## REQUIREMENT:
Copy out the entries below word for word, from the line containing "What is the measurable" through the final line of the entries.

begin DATA FOR THIS EXERCISE

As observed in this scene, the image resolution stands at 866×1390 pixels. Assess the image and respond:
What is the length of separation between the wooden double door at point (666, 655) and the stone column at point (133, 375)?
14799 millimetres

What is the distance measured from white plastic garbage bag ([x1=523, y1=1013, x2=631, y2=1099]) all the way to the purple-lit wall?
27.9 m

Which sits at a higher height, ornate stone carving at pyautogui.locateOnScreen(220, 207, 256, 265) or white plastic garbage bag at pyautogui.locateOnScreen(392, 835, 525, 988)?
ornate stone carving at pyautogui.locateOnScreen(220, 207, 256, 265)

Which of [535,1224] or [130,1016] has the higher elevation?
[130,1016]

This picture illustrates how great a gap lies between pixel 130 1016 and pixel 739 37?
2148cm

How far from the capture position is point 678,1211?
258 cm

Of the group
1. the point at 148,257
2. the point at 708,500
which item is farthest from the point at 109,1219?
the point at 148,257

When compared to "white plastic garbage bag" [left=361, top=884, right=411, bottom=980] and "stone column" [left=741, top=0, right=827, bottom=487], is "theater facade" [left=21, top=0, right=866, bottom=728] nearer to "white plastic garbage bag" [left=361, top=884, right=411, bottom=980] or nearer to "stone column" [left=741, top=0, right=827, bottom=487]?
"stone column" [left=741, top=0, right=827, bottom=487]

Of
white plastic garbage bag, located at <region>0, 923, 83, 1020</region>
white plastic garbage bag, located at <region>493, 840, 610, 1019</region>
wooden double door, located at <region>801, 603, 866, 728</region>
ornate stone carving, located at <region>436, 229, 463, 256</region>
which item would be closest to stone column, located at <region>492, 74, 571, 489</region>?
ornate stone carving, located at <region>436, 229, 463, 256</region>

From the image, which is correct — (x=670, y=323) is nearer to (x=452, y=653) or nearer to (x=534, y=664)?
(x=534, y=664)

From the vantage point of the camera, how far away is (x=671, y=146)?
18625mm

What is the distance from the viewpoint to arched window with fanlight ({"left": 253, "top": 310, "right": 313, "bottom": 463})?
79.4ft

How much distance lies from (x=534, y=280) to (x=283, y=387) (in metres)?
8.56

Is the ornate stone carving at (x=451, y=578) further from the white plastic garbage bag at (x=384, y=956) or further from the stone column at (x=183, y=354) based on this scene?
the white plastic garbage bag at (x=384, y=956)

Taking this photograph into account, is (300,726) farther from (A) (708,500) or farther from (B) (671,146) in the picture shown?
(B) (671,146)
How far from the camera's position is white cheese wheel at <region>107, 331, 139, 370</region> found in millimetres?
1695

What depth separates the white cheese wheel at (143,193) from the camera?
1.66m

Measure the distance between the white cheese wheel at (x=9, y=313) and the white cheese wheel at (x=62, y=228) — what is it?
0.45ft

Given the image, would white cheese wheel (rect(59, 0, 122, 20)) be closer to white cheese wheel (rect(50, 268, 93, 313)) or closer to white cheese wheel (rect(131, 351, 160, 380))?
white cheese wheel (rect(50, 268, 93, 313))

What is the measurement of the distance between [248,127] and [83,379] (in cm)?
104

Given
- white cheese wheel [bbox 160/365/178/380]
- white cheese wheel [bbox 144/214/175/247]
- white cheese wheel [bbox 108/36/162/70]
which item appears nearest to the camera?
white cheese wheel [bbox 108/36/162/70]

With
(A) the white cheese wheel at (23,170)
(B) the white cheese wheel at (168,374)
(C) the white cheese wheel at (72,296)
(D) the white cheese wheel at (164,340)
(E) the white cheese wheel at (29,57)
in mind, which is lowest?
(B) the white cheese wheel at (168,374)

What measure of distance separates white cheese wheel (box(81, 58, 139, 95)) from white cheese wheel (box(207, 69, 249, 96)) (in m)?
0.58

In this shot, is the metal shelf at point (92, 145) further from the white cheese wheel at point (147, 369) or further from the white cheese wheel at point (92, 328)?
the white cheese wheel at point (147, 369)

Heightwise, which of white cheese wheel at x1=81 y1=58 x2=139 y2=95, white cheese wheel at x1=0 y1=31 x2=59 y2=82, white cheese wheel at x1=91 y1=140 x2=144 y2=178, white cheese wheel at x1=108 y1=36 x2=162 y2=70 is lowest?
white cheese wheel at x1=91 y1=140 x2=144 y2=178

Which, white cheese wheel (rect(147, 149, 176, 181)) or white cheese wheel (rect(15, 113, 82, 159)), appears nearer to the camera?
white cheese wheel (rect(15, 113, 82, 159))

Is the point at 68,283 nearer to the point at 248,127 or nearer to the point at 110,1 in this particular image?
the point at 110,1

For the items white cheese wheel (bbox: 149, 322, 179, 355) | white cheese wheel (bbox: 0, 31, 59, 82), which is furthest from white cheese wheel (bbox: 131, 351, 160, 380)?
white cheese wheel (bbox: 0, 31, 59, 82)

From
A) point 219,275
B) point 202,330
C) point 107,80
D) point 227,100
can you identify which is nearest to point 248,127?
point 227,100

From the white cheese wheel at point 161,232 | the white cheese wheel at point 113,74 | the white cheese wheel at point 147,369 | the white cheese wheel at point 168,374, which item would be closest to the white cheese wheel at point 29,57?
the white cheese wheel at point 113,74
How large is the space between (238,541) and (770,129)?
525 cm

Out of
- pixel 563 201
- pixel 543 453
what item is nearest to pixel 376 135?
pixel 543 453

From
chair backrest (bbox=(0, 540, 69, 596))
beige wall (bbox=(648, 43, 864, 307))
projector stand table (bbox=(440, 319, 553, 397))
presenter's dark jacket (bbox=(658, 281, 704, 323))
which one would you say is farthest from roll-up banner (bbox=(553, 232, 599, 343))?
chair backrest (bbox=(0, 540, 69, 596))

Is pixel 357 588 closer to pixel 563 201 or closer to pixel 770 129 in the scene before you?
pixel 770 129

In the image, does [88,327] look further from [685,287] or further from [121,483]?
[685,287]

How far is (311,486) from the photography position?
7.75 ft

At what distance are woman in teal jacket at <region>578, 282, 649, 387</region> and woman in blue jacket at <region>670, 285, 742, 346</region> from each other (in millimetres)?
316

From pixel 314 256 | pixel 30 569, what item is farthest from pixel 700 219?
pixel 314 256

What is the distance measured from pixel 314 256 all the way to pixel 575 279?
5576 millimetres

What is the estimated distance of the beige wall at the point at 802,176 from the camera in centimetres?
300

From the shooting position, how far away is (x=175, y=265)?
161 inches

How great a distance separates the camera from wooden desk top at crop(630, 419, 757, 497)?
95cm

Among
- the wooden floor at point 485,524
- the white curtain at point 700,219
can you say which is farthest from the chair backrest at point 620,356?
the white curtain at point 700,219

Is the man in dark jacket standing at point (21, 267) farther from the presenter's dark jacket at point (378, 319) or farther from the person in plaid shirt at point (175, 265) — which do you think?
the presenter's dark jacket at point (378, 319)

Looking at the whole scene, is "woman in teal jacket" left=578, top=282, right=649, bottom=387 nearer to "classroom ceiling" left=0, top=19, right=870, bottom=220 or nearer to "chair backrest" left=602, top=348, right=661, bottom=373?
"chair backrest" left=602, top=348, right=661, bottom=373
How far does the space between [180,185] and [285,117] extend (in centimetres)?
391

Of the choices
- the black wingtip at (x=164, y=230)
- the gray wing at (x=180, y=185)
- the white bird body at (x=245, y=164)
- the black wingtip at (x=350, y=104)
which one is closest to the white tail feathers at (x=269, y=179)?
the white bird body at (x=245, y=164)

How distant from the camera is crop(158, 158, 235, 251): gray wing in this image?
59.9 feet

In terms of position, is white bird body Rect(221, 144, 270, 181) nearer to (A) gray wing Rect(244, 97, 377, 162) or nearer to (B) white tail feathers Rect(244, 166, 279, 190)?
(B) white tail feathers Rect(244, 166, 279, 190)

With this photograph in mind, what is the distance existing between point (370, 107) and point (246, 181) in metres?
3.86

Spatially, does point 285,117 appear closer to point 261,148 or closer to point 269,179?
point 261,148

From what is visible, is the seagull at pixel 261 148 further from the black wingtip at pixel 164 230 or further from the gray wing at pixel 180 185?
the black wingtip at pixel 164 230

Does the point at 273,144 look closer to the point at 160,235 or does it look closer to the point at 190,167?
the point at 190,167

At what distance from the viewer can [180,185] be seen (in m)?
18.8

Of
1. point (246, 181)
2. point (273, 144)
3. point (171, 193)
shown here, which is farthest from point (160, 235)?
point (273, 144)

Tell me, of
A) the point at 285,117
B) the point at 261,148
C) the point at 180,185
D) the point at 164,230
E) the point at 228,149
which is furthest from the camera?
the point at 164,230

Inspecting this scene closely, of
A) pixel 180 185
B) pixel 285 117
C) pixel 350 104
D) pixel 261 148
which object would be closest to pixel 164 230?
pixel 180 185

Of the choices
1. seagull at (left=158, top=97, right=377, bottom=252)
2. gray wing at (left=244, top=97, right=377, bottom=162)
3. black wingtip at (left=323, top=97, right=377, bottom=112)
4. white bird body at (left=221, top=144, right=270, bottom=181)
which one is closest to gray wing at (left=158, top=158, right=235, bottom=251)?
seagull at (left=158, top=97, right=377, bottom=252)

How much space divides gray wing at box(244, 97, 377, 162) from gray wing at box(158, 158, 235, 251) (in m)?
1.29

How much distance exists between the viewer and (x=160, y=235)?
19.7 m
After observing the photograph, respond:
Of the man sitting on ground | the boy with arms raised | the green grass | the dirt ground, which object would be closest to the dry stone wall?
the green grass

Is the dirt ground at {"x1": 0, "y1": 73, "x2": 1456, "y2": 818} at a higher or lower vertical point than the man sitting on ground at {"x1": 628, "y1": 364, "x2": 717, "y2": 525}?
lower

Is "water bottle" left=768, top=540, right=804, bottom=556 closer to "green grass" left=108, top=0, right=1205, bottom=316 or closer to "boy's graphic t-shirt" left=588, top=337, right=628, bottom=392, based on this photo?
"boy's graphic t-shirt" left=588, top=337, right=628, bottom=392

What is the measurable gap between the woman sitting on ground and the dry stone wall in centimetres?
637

end DATA FOR THIS EXERCISE

## CORRECT ANSWER:
What is the measurable gap between the woman sitting on ground and the dry stone wall in centimetres?
637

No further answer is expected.